Short exercise » Starting at the line with "Among the group" and continuing through the last line of the items, copy out each line below, requests included. Multiply every number in the answers, which are point coordinates, by 1.1, and round to whole numbers with halves going up.

The records »
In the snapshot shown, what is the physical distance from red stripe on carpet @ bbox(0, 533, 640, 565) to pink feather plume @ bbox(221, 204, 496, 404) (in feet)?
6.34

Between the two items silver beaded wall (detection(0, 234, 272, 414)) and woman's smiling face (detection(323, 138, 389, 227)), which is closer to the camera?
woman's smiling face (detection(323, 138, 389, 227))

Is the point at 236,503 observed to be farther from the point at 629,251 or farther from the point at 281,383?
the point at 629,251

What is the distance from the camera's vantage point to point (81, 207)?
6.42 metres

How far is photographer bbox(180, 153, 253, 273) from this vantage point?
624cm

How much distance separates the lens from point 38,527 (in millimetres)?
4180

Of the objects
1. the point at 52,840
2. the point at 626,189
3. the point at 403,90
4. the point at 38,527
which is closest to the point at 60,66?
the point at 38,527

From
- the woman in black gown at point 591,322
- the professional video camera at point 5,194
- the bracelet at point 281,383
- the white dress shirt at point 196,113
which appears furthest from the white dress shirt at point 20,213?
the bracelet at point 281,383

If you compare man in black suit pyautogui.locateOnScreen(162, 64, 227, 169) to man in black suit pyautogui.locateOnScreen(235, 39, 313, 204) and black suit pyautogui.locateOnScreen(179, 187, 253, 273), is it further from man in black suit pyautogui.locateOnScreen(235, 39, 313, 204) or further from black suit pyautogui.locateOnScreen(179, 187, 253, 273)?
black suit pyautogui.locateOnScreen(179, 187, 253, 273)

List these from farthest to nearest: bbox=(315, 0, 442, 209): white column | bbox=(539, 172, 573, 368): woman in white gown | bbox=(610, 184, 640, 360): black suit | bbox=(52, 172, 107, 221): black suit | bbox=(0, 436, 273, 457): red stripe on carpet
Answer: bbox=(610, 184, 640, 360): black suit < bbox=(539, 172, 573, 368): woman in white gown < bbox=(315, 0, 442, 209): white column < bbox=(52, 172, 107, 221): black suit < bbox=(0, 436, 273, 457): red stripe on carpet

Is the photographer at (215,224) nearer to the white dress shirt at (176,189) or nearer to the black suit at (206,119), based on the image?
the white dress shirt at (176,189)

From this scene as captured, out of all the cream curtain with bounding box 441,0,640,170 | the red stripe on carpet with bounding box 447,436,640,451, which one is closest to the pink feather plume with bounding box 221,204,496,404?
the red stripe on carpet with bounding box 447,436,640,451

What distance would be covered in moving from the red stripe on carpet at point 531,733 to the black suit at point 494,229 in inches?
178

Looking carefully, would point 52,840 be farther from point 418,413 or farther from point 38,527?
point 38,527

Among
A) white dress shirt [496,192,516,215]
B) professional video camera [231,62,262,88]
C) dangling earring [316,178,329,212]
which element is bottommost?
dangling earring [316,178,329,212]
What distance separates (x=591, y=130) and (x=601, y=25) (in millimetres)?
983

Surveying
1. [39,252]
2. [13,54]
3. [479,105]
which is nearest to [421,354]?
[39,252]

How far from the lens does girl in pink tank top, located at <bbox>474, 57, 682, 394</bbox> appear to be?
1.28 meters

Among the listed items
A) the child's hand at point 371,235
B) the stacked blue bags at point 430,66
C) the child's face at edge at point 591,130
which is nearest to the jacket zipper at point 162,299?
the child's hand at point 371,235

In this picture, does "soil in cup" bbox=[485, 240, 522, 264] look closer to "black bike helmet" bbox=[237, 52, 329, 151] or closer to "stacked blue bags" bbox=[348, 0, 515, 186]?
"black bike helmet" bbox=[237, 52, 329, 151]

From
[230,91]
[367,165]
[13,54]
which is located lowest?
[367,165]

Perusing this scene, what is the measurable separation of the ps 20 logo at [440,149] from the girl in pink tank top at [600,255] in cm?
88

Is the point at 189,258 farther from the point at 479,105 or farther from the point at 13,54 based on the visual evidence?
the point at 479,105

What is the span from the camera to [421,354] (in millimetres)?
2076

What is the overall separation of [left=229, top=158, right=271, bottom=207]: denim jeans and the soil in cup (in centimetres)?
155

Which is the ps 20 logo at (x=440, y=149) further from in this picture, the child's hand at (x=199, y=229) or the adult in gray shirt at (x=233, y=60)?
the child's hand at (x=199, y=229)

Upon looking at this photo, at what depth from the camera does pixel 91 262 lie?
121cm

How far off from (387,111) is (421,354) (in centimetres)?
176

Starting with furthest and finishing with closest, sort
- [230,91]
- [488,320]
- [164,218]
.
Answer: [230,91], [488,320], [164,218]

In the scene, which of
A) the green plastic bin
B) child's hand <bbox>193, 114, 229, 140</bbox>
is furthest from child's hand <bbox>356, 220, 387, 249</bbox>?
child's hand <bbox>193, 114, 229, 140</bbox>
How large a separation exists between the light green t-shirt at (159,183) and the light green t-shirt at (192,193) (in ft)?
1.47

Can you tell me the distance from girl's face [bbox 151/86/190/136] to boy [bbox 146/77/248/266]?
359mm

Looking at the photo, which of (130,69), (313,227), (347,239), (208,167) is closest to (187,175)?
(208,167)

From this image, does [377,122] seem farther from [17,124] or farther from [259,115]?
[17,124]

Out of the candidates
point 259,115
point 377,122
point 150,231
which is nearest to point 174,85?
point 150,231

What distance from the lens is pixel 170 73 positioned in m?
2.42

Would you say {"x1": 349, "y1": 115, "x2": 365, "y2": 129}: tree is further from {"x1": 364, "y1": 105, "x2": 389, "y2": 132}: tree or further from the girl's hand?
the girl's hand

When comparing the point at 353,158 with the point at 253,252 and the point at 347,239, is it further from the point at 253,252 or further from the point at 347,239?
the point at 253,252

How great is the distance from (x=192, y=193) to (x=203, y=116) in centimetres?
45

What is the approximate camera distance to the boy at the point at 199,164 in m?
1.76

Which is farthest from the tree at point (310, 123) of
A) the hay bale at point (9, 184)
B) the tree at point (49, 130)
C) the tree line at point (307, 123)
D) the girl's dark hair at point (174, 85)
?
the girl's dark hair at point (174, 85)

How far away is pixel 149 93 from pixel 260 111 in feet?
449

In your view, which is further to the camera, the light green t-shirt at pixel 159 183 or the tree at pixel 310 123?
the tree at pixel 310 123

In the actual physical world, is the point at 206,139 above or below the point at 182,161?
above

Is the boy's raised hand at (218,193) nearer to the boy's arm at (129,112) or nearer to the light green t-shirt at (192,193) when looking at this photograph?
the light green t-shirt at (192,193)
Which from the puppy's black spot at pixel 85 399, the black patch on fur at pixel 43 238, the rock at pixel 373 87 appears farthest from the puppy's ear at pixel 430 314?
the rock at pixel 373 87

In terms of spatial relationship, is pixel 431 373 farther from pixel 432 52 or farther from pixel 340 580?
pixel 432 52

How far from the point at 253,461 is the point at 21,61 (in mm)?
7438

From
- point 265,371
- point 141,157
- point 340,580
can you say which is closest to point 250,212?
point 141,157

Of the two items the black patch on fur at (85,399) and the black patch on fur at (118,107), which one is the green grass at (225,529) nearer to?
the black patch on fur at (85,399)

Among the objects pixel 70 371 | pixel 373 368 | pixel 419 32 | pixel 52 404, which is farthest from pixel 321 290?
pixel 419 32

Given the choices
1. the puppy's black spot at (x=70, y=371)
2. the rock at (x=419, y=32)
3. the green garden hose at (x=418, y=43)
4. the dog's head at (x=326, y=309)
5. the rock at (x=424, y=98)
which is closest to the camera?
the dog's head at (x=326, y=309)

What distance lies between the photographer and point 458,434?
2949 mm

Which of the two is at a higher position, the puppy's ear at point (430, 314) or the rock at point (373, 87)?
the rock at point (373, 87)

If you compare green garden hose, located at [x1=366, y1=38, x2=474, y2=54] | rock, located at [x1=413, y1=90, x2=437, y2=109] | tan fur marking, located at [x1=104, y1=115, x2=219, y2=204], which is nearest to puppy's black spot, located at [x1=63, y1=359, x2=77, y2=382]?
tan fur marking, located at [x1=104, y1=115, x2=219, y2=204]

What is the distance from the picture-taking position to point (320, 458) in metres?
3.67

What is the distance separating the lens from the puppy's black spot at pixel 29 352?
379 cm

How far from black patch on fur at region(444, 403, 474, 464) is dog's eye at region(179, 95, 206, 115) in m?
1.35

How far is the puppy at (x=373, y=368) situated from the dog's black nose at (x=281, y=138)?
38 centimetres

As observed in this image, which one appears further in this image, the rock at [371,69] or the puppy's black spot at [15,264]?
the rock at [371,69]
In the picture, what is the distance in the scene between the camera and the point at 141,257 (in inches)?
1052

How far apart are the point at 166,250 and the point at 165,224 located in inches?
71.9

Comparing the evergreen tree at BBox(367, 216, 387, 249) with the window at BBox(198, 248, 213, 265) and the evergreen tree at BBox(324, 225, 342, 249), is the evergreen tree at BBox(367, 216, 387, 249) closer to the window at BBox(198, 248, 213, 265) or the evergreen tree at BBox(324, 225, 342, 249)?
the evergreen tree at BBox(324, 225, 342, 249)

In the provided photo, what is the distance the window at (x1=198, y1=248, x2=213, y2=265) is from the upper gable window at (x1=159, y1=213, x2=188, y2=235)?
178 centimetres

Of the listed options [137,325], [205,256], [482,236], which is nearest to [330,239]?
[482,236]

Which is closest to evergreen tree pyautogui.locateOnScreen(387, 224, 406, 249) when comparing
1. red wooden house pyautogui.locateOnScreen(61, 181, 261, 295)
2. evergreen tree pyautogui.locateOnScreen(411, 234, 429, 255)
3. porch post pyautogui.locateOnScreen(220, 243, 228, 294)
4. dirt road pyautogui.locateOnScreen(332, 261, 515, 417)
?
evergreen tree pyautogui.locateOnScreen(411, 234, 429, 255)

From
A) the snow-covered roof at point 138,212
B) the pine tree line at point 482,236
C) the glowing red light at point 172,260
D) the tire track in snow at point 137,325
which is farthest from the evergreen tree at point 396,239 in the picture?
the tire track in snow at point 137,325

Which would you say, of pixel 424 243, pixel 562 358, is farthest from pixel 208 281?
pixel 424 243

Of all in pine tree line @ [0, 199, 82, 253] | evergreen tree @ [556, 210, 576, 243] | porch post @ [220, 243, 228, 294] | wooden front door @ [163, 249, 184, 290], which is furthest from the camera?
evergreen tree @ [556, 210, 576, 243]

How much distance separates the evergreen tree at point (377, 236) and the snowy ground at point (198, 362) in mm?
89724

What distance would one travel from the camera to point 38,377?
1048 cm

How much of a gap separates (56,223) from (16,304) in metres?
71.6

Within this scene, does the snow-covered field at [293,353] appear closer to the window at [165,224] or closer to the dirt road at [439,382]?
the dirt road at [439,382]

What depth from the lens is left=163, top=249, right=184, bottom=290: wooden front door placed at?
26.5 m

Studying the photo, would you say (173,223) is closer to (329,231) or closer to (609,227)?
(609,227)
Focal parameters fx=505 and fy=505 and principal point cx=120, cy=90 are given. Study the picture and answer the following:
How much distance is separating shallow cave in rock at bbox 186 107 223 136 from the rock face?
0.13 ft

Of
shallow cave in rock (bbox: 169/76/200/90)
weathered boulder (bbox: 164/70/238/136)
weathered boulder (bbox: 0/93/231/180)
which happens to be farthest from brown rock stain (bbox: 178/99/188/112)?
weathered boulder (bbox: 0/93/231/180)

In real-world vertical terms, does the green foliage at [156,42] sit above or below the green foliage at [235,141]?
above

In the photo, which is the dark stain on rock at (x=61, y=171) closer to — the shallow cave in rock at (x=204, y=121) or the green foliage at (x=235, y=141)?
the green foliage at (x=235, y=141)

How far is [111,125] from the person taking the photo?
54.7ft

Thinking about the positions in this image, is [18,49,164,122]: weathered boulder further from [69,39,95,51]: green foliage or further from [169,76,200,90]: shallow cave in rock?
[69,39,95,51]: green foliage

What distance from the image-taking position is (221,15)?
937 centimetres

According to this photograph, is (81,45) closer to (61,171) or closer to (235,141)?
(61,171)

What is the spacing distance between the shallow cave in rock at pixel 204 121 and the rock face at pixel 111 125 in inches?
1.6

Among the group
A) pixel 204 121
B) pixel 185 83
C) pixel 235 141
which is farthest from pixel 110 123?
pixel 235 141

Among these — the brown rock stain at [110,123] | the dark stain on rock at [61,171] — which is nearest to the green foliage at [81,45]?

Final result »
Among the group
A) pixel 204 121
B) pixel 185 83
C) pixel 235 141
which is farthest from pixel 110 123?
pixel 259 155

Among these — the brown rock stain at [110,123] | the dark stain on rock at [61,171] — which is nearest to the green foliage at [81,45]?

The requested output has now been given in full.